• [PROBLEM]: The required output is the line with "View of a grassy" plus all lines that follow it to the end of the listing below, written out exactly, with no pictures.

• [MATERIAL TO PROCESS]:
------------------------
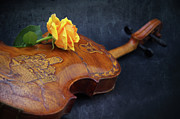Violin Prints - El violin Print by Angela Doelling AD DESIGN Photo and PhotoArt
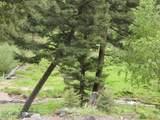 1270 Nevada Creek Ranch Drive - Photo 39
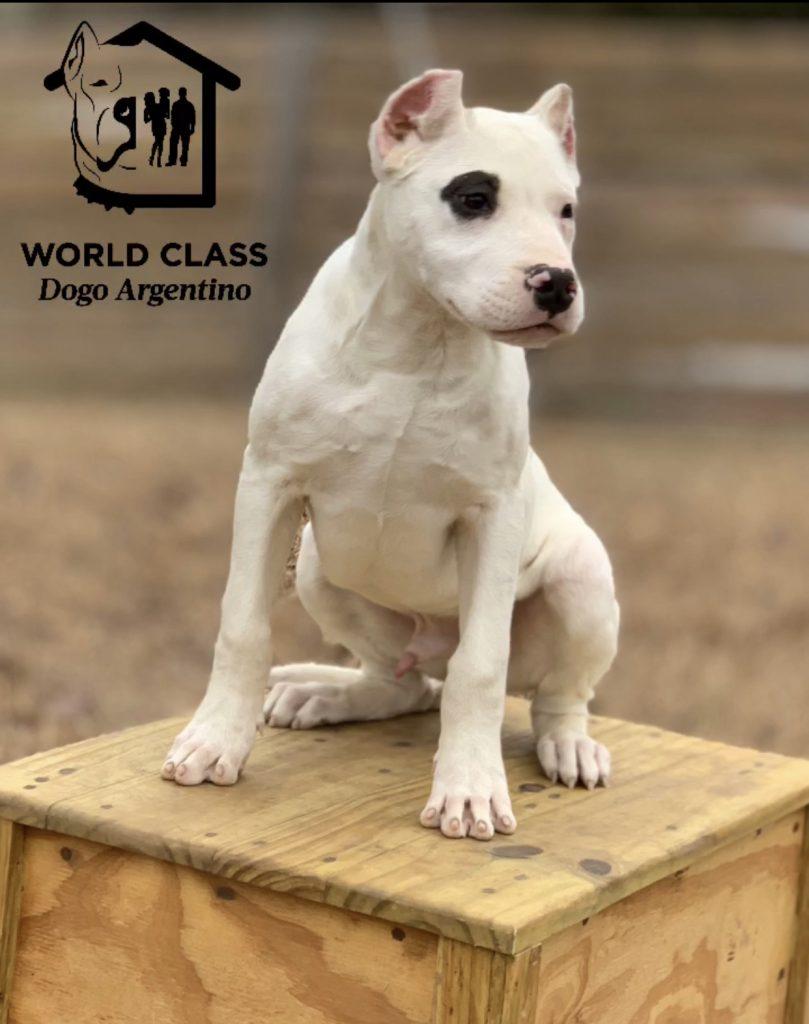 Puppy sitting on a box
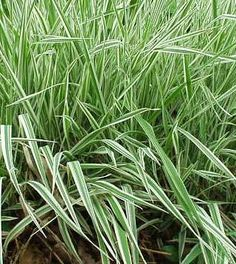 Ribbon Grass - Phalaris. Use ribbon grass in beds, borders or naturalistic woodland gardens.  Also looks nice along a pond. A durable long-lived, fast growing plant, tolerant of a wide range of conditions.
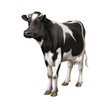 Standing cow isolated on white background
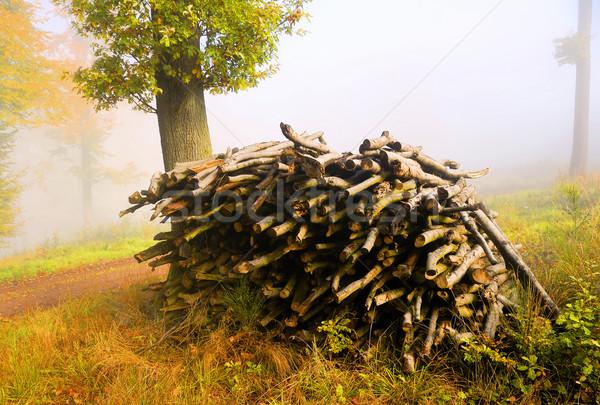 Lenha floresta madeira natureza paisagem Foto stock © guffoto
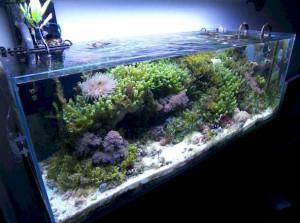 aquascape acquario marino con alghe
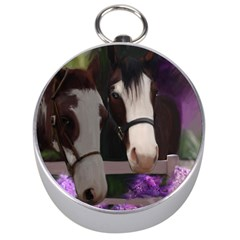Two Horses Silver Compass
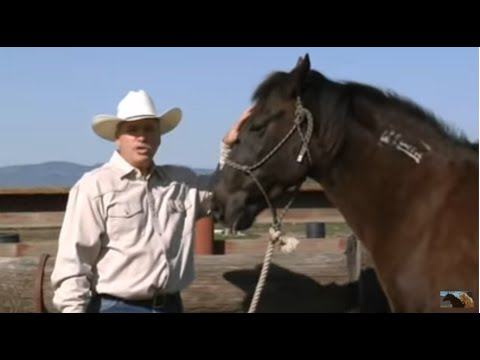 How to Hobble train a horse - Rick Gore Horsemanship - www.thinklikeahorse.org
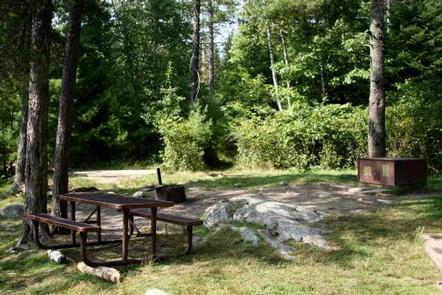 View of a grassy campsite surrounded by trees with a picnic table, fire ring, and bear-proof metal food locker.Campsites in Voyageurs National Park include fire rings, picnic tables, privy and food storage lockers. Some campsites also have docks.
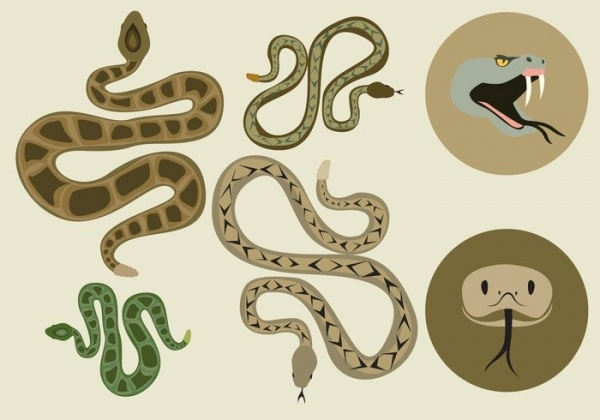 Multiple Coiled Rattlesnake Vector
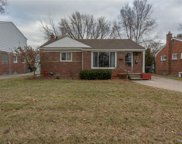28101 S CLEMENTS, Livonia image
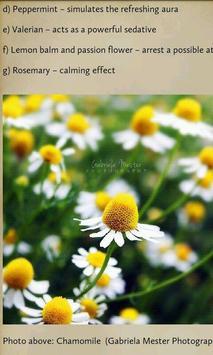 Herbal Healing for Everyone apk screenshot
------------------------
• [ANSWER TO THIS PROBLEM]:
 View of a grassy campsite surrounded by trees with a picnic table, fire ring, and bear-proof metal food locker.Campsites in Voyageurs National Park include fire rings, picnic tables, privy and food storage lockers. Some campsites also have docks.
 Multiple Coiled Rattlesnake Vector
28101 S CLEMENTS, Livonia image
 Herbal Healing for Everyone apk screenshot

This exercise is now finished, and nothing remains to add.